- Second baseman
- Born: January 4, 1894 Youngstown, Ohio, U.S.
- Died: January 5, 1965 (aged 71) Youngstown, Ohio, U.S.
- Batted: RightThrew: Right

Negro league baseball debut
- 1916, for the Lincoln Stars

Last appearance
- 1930, for the Birmingham Black Barons
- Stats at Baseball Reference

Teams
- Lincoln Stars (1916); Cleveland Tate Stars (1921–1923); Baltimore Black Sox (1923); Harrisburg Giants (1924); Homestead Grays (1924); Detroit Stars (1927–1929); Birmingham Black Barons (1930);

= Claude Johnson (baseball) =

American baseball player

Claude Cecil Johnson (January 4, 1894 - January 5, 1965), nicknamed "Hooks", was an American Negro league baseball second baseman between 1916 and 1930.

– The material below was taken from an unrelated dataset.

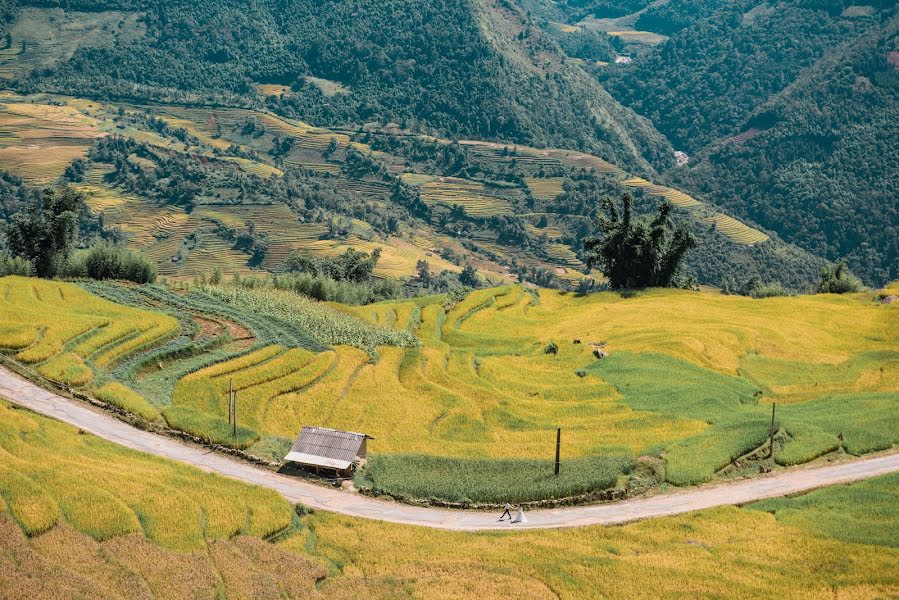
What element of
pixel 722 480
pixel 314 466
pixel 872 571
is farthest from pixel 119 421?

A native of Youngstown, Ohio, Johnson made his Negro leagues debut in 1916 for the Lincoln Stars. He went on to play for several teams, including three seasons with the Cleveland Tate Stars, and three with the Detroit Stars, before finishing his career with the Birmingham Black Barons in 1930. Johnson died in Youngstown in 1965 at age 71.